I spring from a southern Roman Catholic, nationalist tradition myself, but over the decades, I have become aware of my tribe’s effrontery and laziness of mind where Northern Protestants, particularly Orangemen, are concerned. ‘Why doesn’t the British government stop those dreadful bigots from strutting through nationalist areas?’ is the cry from people who’ve never met an ordinary Orangeman. And with the next breath they say that unionists have no culture worth talking about.

During the past few years, as I researched this book, I have met hundreds of members of the loyal institutions: the Apprentice Boys, the Orange Order and the Royal Black Institution. I have never known a community as misrepresented and traduced. In their pride and inflexibility, though, they have certainly given plenty of ammunition to their enemies. But then the qualities that enable people to endure a life under siege are not those that make for intellectual nimble-footedness and a talent for public relations.

Most members of the loyal institutions are ordinary, decent people, many of whom have endured extraordinary fear and suffering without becoming bitter. Many are among the finest people I have ever met and live lives that are an inspiring witness to their faith. And others, of course, are very bigoted and nasty.

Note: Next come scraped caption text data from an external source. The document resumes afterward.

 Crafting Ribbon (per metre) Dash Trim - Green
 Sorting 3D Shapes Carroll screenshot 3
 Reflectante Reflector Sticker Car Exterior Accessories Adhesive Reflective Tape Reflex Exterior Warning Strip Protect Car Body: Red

Along the way I’ve asked Orangemen here and there what they hoped might emerge from my book. I enjoyed most the suggestion from the English Orangeman Mike Phelan, (who gave me the run of his library and his unpublished work on English Orangeism) that it should prove conclusively that compared to Orangemen the Knights of the Round Table were cornerboys. I’ve failed to do that, I’m afraid, but I hope I may have made some headway in satisfying some of my other advisers, like Henry Reid, who told me my job was to give an idea of the spirit of the ordinary Orangeman. Graham Montgomery elaborated: ‘I’d like it to show that Orangemen are just men and Orangewomen just women – just people. And that they can be terribly cultured people who go to the opera or holiday abroad or can be terribly pedestrian and watch the football and eat chips and watch Coronation Street and go to Newcastle for a short break. That they can be ministers or businessmen or lawyers or teachers or farmers or factory-workers – or, like Dr Barnardo, be philanthropists. That they cover the whole gamut of life in any society. That there’s something about the Orange that everybody, even outsiders, can identify with in some way. And that the Orange Order is something we’re involved in in our leisure time – something important enough for us to actually create leisure time for it.’